- [TASK TO CARRY OUT] Find the word "deer" in the data, then copy each line where it is found.

- [AVAILABLE DATA]
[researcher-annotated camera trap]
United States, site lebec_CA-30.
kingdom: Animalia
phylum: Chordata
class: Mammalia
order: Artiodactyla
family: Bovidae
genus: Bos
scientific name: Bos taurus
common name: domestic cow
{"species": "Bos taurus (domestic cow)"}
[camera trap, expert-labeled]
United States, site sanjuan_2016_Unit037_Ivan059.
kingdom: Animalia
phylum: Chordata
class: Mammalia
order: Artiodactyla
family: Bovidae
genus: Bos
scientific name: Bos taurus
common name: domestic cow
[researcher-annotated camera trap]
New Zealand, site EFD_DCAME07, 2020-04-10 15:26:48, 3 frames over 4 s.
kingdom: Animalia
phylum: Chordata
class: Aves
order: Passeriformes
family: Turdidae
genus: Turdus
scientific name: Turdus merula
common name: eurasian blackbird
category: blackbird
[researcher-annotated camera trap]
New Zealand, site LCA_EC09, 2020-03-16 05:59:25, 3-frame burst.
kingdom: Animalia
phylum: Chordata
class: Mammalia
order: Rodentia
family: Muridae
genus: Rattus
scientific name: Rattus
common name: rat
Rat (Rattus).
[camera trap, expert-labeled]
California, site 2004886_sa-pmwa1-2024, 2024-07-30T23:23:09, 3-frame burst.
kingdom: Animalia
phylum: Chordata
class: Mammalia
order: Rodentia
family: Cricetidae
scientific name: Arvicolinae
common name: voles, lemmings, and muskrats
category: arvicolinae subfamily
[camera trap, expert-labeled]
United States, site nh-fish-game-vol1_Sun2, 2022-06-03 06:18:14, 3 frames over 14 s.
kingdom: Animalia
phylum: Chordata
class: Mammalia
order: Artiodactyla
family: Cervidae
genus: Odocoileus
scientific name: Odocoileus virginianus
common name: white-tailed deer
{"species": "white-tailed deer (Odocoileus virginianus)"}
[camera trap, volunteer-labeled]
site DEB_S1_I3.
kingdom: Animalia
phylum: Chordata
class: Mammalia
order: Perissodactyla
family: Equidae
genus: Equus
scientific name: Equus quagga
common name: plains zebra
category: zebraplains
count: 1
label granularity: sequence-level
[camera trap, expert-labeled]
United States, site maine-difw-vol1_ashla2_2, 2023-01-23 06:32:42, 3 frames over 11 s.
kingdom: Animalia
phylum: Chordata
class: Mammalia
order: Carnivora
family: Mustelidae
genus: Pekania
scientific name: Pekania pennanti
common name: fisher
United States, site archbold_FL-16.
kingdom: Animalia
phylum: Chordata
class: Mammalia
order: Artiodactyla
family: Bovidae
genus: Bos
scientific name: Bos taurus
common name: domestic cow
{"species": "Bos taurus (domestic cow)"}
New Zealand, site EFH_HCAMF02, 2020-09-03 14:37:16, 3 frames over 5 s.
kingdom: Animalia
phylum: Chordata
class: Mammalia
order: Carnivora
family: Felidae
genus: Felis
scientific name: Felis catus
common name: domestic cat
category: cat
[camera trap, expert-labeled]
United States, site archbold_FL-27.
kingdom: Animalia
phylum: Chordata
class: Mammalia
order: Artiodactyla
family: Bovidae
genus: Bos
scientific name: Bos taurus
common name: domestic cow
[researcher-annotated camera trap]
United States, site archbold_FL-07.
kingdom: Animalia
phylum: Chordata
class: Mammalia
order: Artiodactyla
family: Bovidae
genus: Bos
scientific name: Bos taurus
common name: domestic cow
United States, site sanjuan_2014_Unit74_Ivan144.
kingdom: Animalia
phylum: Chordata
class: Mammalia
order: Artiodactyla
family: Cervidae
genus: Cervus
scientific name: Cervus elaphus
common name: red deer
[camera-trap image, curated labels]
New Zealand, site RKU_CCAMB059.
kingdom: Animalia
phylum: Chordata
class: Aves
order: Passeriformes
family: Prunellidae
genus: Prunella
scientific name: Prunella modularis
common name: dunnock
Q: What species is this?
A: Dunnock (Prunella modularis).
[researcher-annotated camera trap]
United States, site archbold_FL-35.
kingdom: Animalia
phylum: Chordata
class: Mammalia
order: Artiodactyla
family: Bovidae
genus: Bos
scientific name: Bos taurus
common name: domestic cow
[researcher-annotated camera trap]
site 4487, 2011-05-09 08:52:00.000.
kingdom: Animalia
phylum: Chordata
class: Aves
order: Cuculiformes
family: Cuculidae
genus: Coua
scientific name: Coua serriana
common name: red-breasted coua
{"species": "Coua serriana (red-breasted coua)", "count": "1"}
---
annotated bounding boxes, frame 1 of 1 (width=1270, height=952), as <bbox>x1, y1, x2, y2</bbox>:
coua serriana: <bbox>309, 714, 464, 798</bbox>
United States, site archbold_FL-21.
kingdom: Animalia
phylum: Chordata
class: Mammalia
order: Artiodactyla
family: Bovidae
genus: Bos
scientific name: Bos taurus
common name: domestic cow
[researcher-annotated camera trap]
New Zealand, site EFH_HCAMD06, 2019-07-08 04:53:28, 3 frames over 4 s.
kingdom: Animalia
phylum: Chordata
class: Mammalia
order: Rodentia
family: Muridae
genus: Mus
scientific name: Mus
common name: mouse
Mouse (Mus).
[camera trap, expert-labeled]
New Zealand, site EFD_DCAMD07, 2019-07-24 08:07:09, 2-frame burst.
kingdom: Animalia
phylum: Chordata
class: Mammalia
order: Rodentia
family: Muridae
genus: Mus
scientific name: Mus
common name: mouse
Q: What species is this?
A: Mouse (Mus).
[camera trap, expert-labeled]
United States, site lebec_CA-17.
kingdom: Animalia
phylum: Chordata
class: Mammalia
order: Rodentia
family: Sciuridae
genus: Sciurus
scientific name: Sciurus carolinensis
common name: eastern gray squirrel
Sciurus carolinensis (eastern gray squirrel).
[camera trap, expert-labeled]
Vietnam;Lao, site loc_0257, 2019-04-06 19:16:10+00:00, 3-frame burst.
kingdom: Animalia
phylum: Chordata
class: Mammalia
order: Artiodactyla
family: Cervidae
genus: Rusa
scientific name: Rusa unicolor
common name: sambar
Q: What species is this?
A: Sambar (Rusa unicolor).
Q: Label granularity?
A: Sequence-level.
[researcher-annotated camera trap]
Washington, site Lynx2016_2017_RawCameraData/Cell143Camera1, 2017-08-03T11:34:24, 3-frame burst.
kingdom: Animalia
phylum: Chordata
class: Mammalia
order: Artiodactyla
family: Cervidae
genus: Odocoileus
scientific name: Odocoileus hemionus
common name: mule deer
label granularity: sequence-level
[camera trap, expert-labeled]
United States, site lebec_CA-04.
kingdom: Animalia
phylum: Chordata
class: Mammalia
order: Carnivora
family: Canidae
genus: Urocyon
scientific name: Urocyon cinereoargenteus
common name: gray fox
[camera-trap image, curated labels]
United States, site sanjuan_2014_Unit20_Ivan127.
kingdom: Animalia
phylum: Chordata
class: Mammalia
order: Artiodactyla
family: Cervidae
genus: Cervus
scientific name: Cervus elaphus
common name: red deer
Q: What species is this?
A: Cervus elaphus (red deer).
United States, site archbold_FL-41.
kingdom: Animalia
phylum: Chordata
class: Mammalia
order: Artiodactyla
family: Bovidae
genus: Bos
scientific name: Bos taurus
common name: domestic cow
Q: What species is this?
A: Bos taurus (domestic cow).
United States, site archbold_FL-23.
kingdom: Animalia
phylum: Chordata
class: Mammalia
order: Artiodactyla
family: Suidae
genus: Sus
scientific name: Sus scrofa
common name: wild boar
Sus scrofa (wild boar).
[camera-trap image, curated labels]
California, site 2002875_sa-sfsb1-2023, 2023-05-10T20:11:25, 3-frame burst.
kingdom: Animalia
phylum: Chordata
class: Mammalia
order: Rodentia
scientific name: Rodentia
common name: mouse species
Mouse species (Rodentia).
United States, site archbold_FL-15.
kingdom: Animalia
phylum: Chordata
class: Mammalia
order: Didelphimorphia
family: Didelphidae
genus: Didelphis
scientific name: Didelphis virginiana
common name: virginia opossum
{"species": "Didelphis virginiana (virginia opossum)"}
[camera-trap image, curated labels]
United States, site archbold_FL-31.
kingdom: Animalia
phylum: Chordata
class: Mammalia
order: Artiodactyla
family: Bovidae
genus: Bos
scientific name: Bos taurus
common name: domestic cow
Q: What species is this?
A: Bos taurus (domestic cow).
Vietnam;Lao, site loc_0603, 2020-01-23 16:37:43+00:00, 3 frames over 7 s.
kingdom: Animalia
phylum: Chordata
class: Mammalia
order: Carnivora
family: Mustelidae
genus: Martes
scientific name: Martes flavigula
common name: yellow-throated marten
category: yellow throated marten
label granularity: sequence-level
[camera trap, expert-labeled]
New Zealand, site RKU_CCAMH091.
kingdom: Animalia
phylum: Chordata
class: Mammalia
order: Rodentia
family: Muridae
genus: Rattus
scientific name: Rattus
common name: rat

- [WRITTEN SOLUTION]
common name: white-tailed deer
{"species": "white-tailed deer (Odocoileus virginianus)"}
common name: red deer
common name: mule deer
common name: red deer
A: Cervus elaphus (red deer).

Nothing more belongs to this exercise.